Cocaine triggered AMPA receptor redistribution is reversed in vivo by mGluR-dependent long-term depression

Camilla Bellone1 & Christian Lüscher1, 2

1  Department of Basic Neurosciences, University of Geneva, 1 Michel Servet, CH-1211 Geneva, Switzerland.

2  Clinic of Neurology, University of Geneva, 1 Michel Servet, CH-1211 Geneva, Switzerland.

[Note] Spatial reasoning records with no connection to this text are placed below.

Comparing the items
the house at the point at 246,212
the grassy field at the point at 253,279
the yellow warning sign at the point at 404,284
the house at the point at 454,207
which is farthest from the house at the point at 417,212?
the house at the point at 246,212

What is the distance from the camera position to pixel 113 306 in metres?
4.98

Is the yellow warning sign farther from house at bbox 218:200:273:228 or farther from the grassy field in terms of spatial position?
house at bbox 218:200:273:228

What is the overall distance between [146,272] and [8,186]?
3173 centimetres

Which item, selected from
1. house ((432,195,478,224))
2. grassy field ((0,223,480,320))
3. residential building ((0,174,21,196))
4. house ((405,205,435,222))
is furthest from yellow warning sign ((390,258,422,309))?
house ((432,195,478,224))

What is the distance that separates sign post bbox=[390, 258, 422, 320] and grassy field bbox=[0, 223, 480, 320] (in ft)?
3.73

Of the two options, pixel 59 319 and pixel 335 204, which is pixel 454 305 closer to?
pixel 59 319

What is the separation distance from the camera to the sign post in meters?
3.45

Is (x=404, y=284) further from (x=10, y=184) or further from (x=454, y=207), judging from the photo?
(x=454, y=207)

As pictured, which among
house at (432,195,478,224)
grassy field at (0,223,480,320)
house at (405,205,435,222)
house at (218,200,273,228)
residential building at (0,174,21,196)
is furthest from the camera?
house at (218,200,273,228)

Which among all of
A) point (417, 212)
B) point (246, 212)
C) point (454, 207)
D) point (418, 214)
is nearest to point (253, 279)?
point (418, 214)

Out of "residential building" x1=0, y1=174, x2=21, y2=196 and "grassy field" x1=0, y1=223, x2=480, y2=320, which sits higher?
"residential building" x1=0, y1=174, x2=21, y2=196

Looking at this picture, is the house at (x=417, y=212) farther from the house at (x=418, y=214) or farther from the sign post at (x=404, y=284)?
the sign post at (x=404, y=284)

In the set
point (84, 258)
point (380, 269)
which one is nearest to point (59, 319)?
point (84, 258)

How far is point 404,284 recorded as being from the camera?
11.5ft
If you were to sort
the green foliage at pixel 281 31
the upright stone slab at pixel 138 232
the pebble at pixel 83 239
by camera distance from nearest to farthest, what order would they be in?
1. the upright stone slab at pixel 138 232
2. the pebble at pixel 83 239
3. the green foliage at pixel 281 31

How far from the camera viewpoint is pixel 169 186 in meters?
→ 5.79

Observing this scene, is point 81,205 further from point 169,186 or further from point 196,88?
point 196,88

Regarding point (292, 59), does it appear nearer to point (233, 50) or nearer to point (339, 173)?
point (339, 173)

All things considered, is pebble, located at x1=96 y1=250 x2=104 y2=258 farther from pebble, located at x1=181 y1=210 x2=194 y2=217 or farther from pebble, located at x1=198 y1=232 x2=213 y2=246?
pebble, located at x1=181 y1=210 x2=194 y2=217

Correspondence should be addressed to Christian Lüscher Christian.Luscher@medecine.unige.ch

Drugs of abuse induce long-lasting changes in neural circuits that may underlie core components of addiction. Here we focus on glutamatergic synapses onto dopamine (DA) neurons of the ventral tegmental area (VTA). Using an 'ex vivo' approach in mice, we show that a single injection of cocaine caused strong rectification and conferred sensitivity to the polyamine Joro spider toxin (JST) of AMPAR-mediated excitatory postsynaptic currents (AMPAR EPSCs), indicating the recruitment of receptors that lack GluR2. This qualitative change in transmission was paralleled by an increase in the AMPAR:NMDAR ratio and was prevented by interfering with the protein interacting with C kinase-1 (PICK1) in vivo. Activation of metabotropic glutamate receptors (mGluR1s) by intraperitoneal injection of a positive modulator depotentiated synapses and abolished rectification in slices of cocaine-treated mice, revealing a mechanism to reverse cocaine-induced synaptic plasticity in vivo.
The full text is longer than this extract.